→ **Your tasks**
- A) Judge whether each statement agrees with the essay on AI adoption below. Answer yes or no for each, and quote the deciding words exactly. (i) Individual AI repairs a broken company architecture. (ii) AI adoption was always an architecture decision rather than only a purchasing one. (iii) A chatbot stays with the company after the person using it leaves.
- B) List every AI tool or feature that the essay on AI adoption below names in its description of the "comfortable story" about modernizing.

→ **Page excerpt**

Adding AI in pieces isn’t transformation. It’s a faster version of the same problem.
Most companies modernizing with AI are bolting it on one tool at a time — and quietly recreating the exact fragmentation they’re trying to escape.
There’s a comfortable story going around: that adopting AI is how a company modernizes. Get everyone a chatbot. Buy the AI feature in the accounting tool. Let the marketing team use an AI writer. Add an AI scheduler. Tick the boxes. Modern.
It feels like progress. It is, mostly, an illusion — and an expensive one.
Here’s what actually happens. A company that was already a set of disconnected silos — sales not talking to operations, finance blind to delivery, knowledge trapped per department — adds AI inside each silo. The salesperson’s chatbot makes the salesperson a little faster. The finance AI helps finance. The marketing tool helps marketing. Each one is genuinely useful inside its box.
But the boxes don’t change. The salesperson’s AI knows nothing about delivery. The finance AI can’t see the pipeline. The marketing tool has no memory of what operations learned last quarter. You’ve added intelligence everywhere and orchestrated it nowhere. The company is now a set of disconnected silos — with engines bolted on. Busier. More expensive. Just as fragmented.
This is the trap, and almost no one names it: individual AI doesn’t fix a broken architecture. It accelerates it. The leadership team is still making decisions on filtered, delayed information — now summarized by an AI, but no fresher and no less filtered. The data is still scattered across a dozen systems — now read by a dozen different AIs that don’t share what they find. When the person with the chatbot leaves, the chatbot leaves too, and so does everything it helped them figure out.
The reason this happens is that “AI adoption” got framed as a purchasing decision — which tools to buy — when it was always an architecture decision: how should intelligence flow through the enterprise as a whole?
A company doesn’t become intelligent by giving every employee a smarter assistant. It becomes intelligent when its intelligence is orchestrated — when what sales learns reaches operations, when what finance sees informs the forecast, when the whole organization runs on one connected intelligence instead of forty disconnected ones. That’s not something you buy a license for. It’s something the system has to be built to do.
The test is simple. Ask of any AI investment: does this connect, or does this add another island? A faster silo is still a silo. The point was never to make each box smarter. The point was to stop running the company as a set of boxes.
Adding AI in pieces isn’t transformation. Transformation is when the pieces become one.

→ **Exercise data**
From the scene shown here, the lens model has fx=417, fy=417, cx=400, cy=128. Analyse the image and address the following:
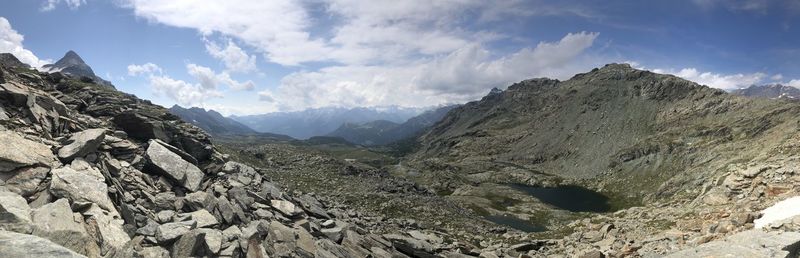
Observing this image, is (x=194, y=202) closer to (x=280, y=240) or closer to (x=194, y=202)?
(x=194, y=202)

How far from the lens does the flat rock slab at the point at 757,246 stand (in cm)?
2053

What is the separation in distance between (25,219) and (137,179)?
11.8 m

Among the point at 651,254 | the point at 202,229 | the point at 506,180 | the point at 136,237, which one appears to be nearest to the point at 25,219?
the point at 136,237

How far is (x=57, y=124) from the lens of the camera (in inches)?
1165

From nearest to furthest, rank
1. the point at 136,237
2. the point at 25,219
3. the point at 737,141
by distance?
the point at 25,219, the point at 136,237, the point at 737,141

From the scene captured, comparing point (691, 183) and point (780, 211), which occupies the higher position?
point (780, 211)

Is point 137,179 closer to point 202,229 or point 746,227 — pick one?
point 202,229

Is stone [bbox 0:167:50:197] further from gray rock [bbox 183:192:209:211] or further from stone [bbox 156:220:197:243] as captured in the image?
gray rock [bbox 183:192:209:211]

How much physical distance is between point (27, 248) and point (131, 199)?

==

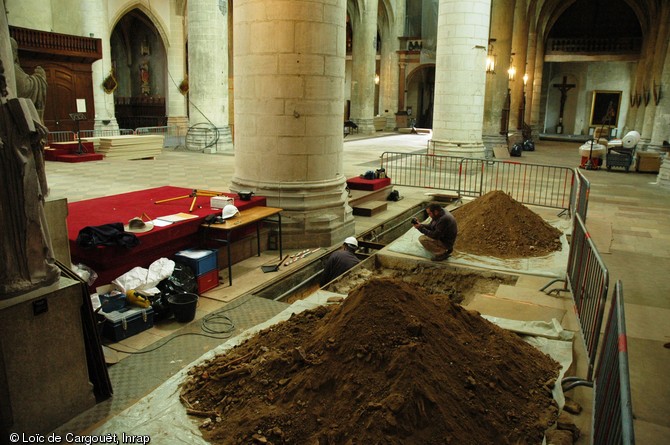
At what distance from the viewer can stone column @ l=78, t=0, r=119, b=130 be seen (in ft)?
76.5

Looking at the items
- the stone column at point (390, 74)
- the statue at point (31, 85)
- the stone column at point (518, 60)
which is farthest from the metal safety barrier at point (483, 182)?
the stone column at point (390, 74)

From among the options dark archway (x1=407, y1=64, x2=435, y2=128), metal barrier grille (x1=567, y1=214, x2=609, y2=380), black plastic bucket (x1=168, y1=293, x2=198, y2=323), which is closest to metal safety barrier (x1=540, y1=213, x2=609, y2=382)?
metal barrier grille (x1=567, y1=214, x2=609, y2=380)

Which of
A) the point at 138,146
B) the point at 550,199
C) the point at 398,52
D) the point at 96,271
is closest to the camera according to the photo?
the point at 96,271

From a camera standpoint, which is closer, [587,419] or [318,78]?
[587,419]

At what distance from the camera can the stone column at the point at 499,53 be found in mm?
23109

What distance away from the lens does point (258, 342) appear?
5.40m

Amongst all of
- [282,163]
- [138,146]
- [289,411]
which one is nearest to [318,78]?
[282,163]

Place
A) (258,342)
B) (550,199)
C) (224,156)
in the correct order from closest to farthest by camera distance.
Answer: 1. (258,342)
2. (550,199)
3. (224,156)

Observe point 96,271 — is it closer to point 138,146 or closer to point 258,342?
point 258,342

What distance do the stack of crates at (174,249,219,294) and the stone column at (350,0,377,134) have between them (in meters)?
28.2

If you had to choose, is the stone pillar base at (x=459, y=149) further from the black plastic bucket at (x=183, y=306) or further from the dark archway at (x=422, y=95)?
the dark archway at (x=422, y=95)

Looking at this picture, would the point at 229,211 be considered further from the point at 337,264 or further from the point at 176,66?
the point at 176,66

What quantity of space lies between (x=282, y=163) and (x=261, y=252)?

→ **Solved problems**
- A)
(i) No: "individual AI doesn’t fix a broken architecture. It accelerates it."
(ii) Yes: "when it was always an architecture decision"
(iii) No: "When the person with the chatbot leaves, the chatbot leaves too"

- B)
- A chatbot for everyone
- The AI feature in the accounting tool
- An AI writer for the marketing team
- An AI scheduler